The
photo at right shows the densely compacted umbel of Canby's desert parsley as
seen atop the Dalles Mt. in the Columbia Hills in the eastern Columbia River Gorge........February
5, 2005.
The name given to Canby's desert parsley by the Spokane Indians was Chucklusa.
Canby's desert parsley is a small perennial wildflower with a tuft of basal leaves and one to several, leafless, ascending or suberect scapes from 10-20 cm high. The leaf petioles all attach near or below the groundlevel. The surfaces of the leaves and stems are glabrous and somewhat glaucous. The leaves range from 5-15 cm long, including the petioles. The leaves are pinnately to ternate-pinnately dissected into many small, crowded, round or blunt segments usually not greater than 5 mm long (See photo at right.).
The flowers are arranged in an umbel, the 5-16 stems supporting the individual umbellets elongating unequally from 2.5-7 cm long. The pedicels are 4-15 mm long in fruit. The flowers are white with purple cast due to the purplish anthers. The bracts below the umbellets are minute, narrow, and measure from 1-3 mm long. The glabrous fruits are broadly elliptic with wings about one-half as wide as the body and measure 6-11 mm long.
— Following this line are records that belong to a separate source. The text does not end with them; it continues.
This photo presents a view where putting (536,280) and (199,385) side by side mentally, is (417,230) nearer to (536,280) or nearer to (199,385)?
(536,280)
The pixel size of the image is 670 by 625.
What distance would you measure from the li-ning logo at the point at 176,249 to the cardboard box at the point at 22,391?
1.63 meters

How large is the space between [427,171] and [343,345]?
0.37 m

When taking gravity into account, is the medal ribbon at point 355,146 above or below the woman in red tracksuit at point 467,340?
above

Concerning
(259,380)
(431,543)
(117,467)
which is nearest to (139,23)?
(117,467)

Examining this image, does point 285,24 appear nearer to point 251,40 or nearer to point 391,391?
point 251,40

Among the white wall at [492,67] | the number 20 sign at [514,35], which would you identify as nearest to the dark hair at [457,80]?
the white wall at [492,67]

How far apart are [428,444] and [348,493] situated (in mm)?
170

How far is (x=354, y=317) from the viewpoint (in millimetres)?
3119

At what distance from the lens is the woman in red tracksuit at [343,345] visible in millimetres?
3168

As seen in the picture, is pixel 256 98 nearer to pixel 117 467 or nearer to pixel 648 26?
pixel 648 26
Canby's desert parsley may be found in dry, open, rocky places in the lowlands.
Canby's desert parsley may be found from Kittitas, Douglas, and Lincoln Counties of central Washington south to northern Oregon and east to Nez Perce County in Idaho.
In the Columbia River Gorge, it may be found between the elevations of 200'-2400' from the Klickitat River east through the Columbia Hills to near Haystack Butte.